(Collected data entries)
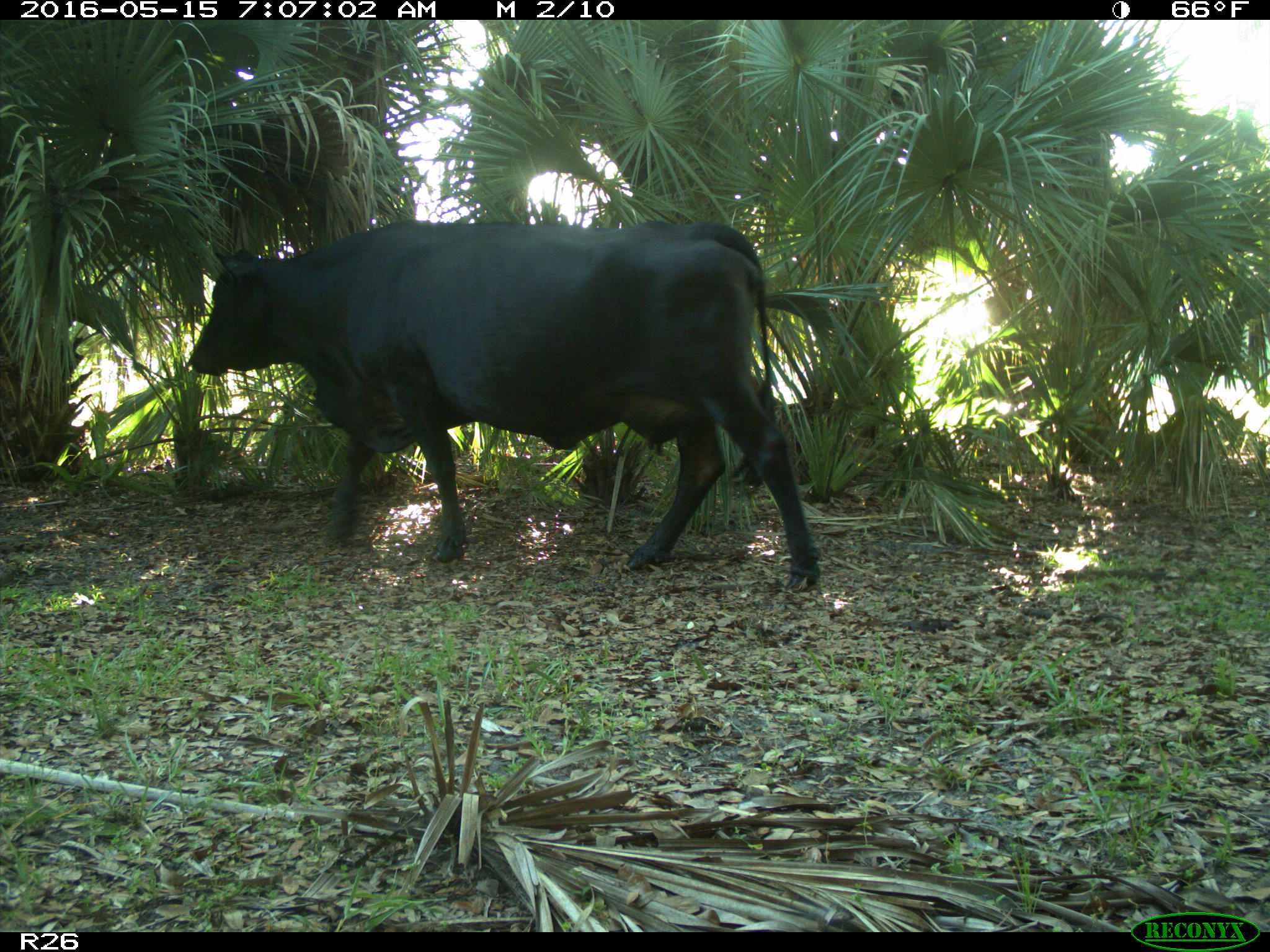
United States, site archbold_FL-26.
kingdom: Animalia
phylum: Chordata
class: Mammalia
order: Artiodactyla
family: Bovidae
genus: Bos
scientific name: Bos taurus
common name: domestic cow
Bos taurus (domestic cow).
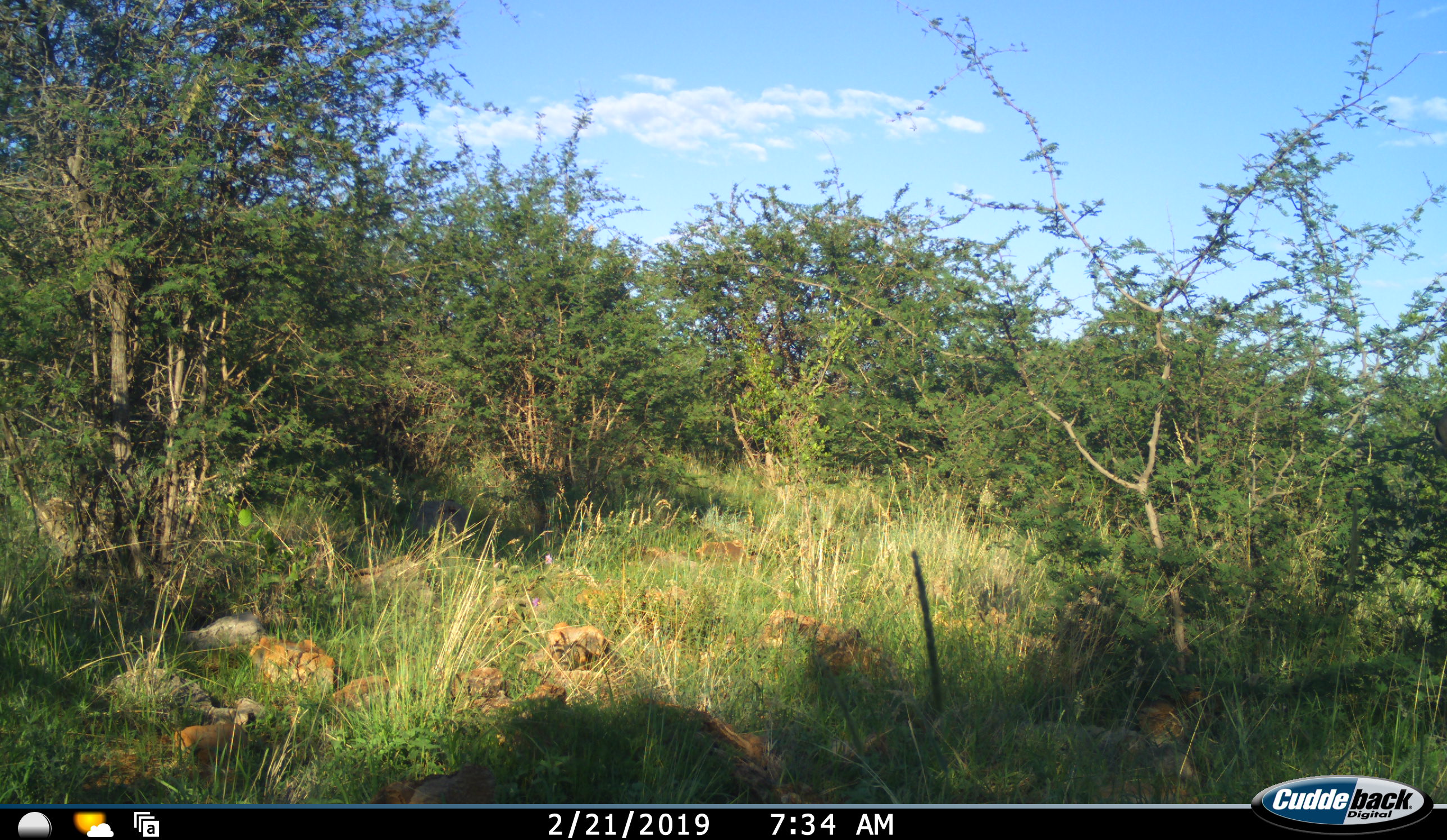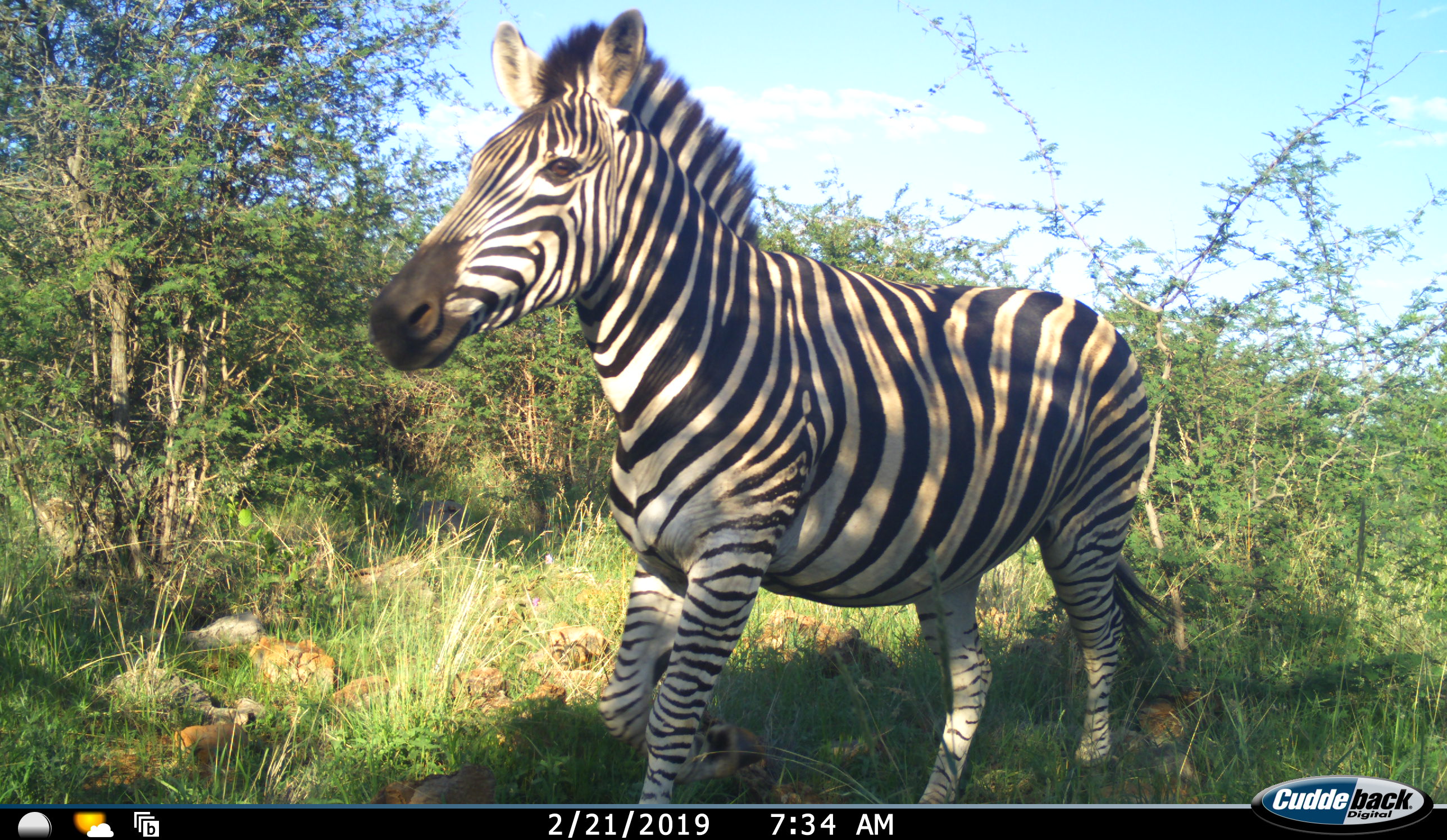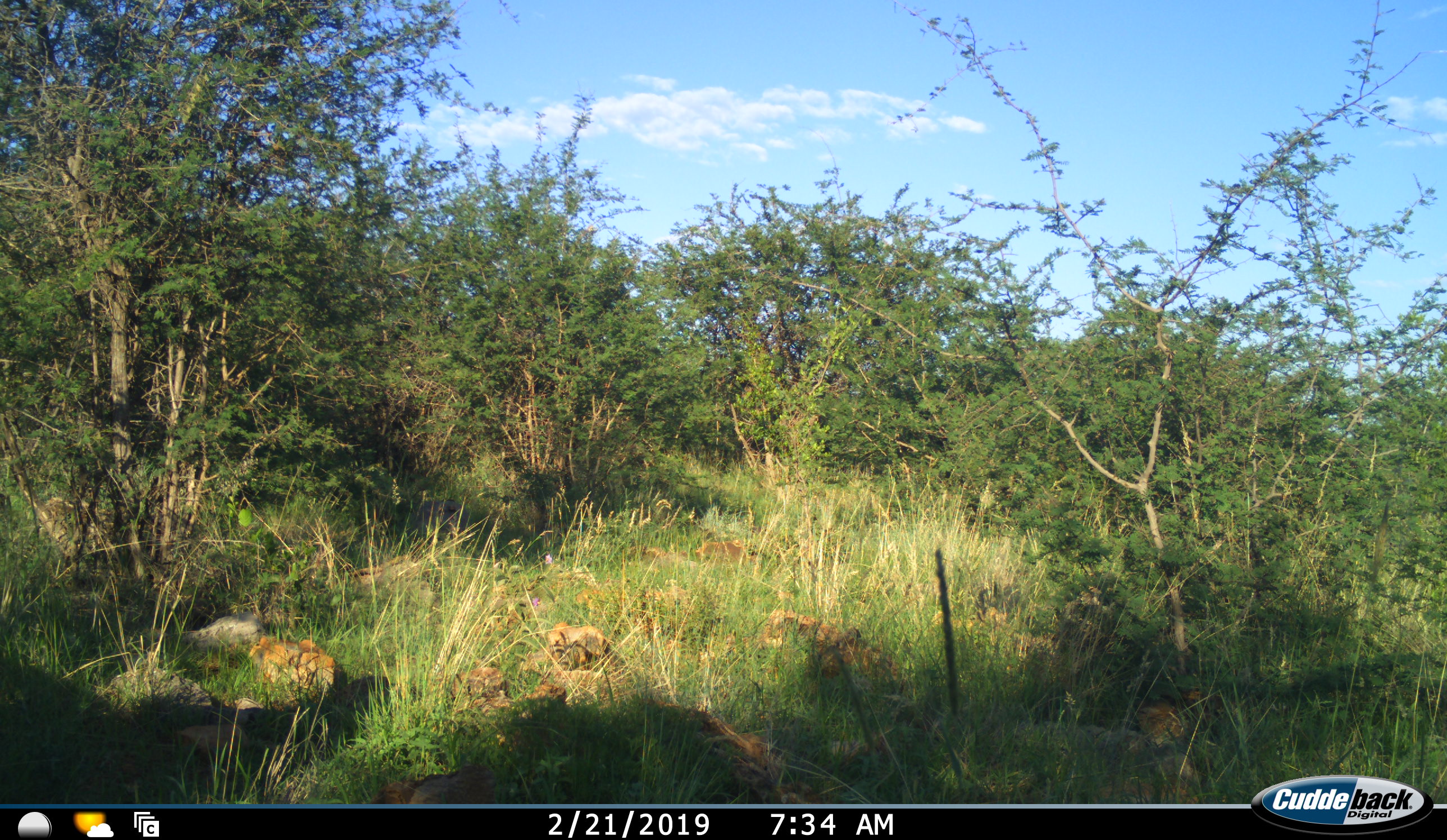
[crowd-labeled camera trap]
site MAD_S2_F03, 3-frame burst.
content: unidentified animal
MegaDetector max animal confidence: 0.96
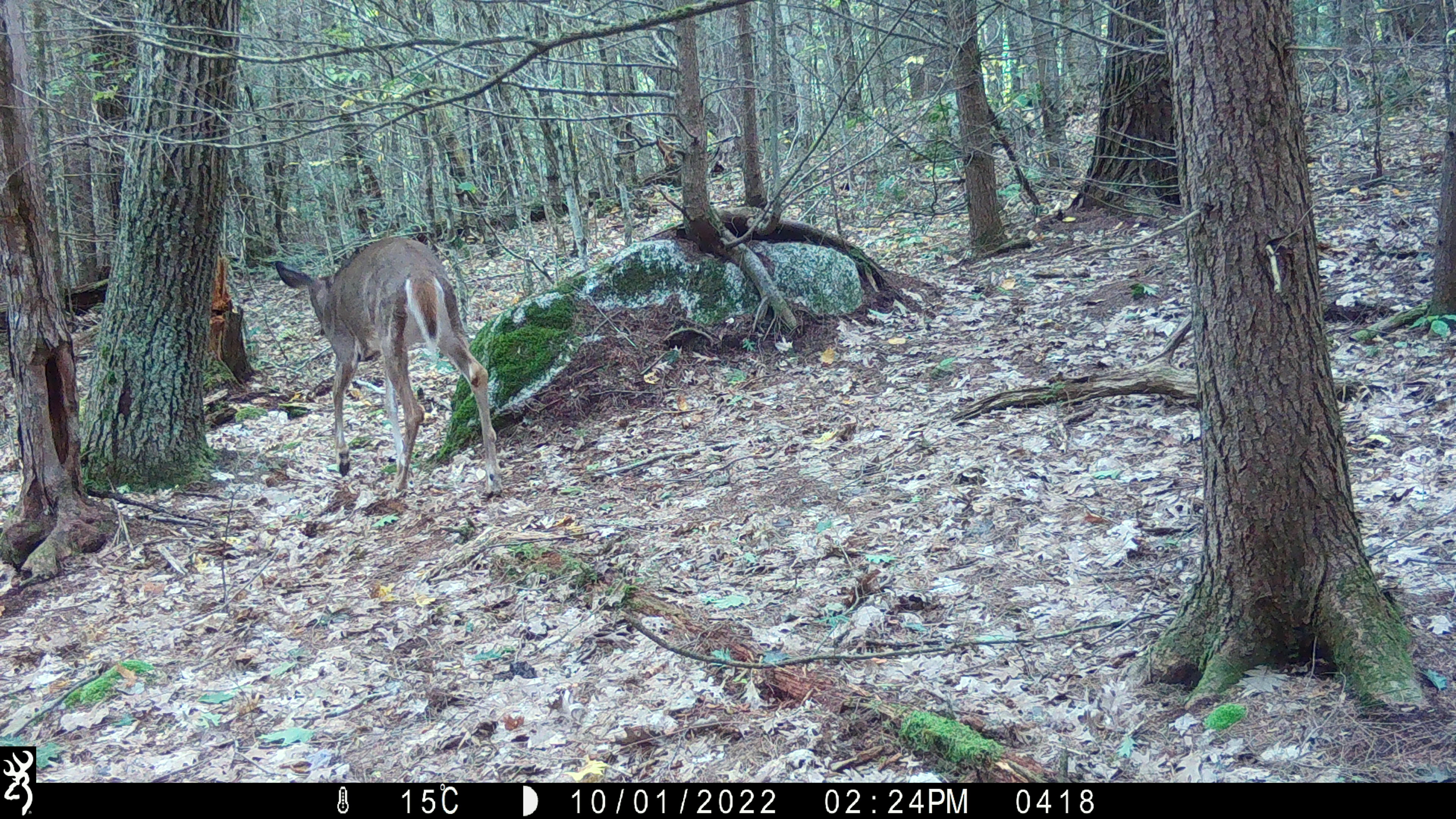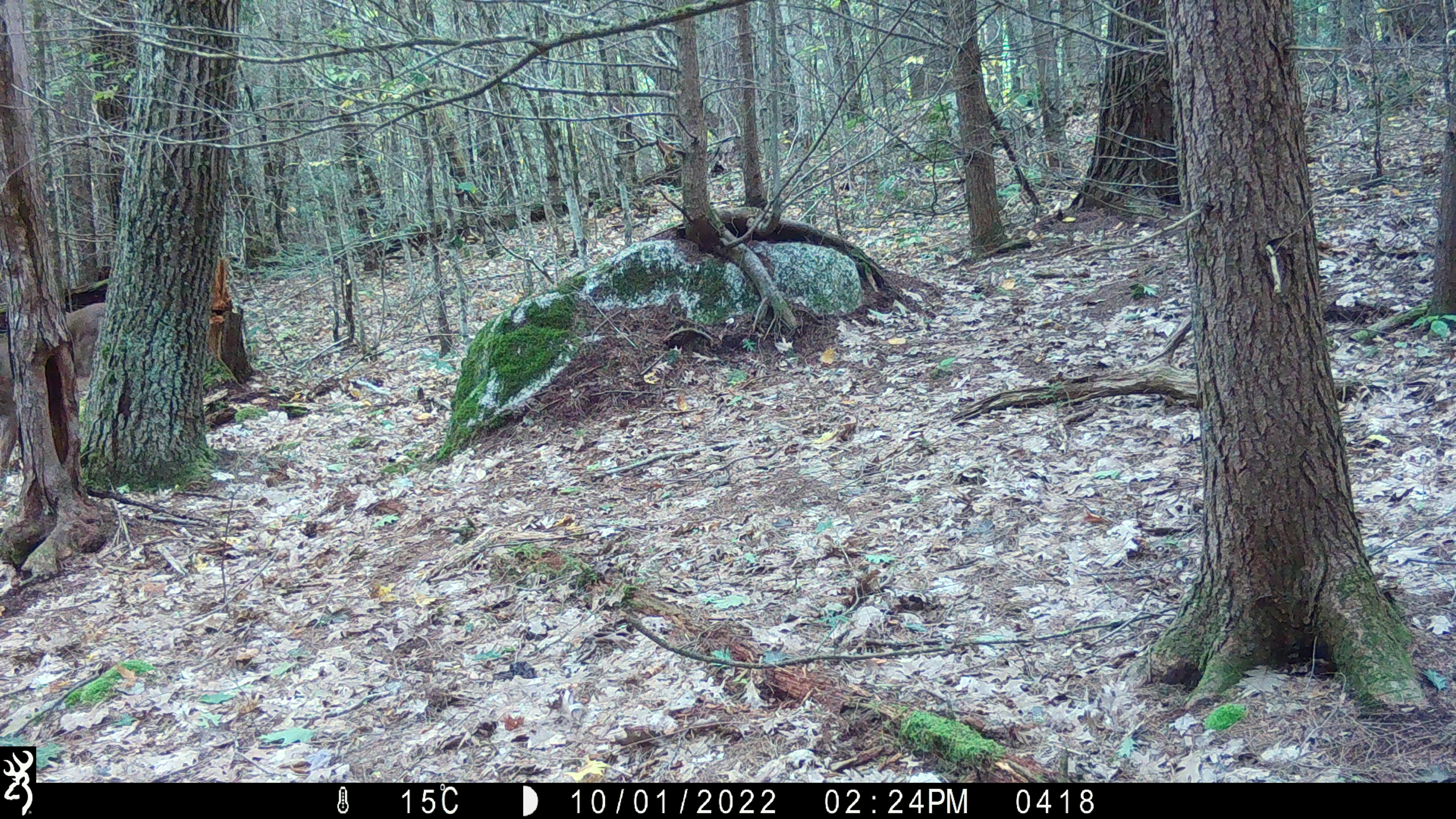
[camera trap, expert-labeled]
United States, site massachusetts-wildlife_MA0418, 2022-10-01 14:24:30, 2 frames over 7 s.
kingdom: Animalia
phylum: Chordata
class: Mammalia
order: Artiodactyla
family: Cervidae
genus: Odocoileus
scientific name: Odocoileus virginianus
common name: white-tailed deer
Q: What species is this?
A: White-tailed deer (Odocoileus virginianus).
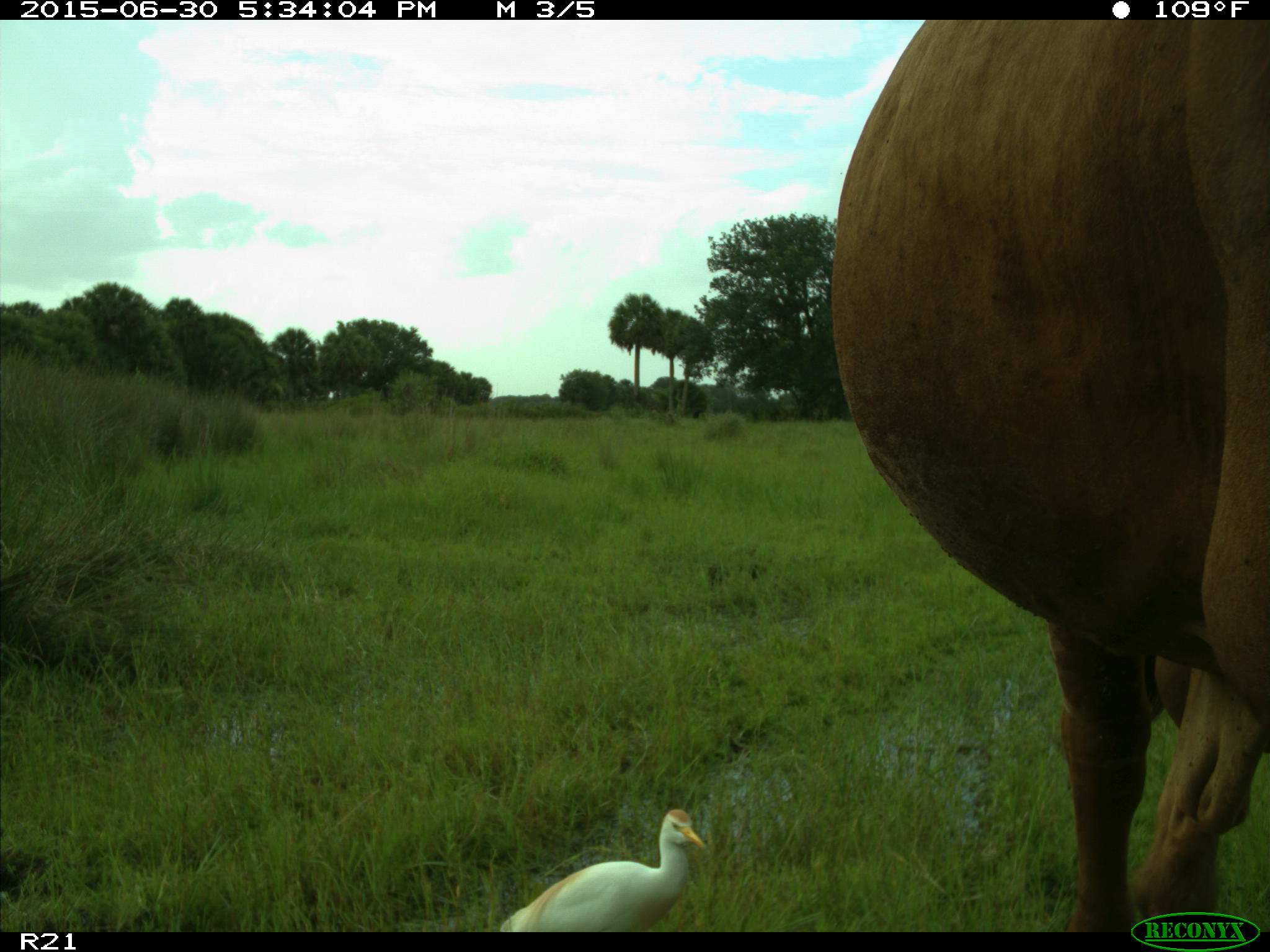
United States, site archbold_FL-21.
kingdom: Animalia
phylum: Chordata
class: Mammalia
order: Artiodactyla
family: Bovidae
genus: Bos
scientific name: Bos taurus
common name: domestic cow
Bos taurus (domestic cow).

» EXERCISE AIM
From the entries above, write out every line without a single change, skipping the images.

» ANSWER AREA
United States, site archbold_FL-26.
kingdom: Animalia
phylum: Chordata
class: Mammalia
order: Artiodactyla
family: Bovidae
genus: Bos
scientific name: Bos taurus
common name: domestic cow
Bos taurus (domestic cow).
[crowd-labeled camera trap]
site MAD_S2_F03, 3-frame burst.
content: unidentified animal
MegaDetector max animal confidence: 0.96
[camera trap, expert-labeled]
United States, site massachusetts-wildlife_MA0418, 2022-10-01 14:24:30, 2 frames over 7 s.
kingdom: Animalia
phylum: Chordata
class: Mammalia
order: Artiodactyla
family: Cervidae
genus: Odocoileus
scientific name: Odocoileus virginianus
common name: white-tailed deer
Q: What species is this?
A: White-tailed deer (Odocoileus virginianus).
United States, site archbold_FL-21.
kingdom: Animalia
phylum: Chordata
class: Mammalia
order: Artiodactyla
family: Bovidae
genus: Bos
scientific name: Bos taurus
common name: domestic cow
Bos taurus (domestic cow).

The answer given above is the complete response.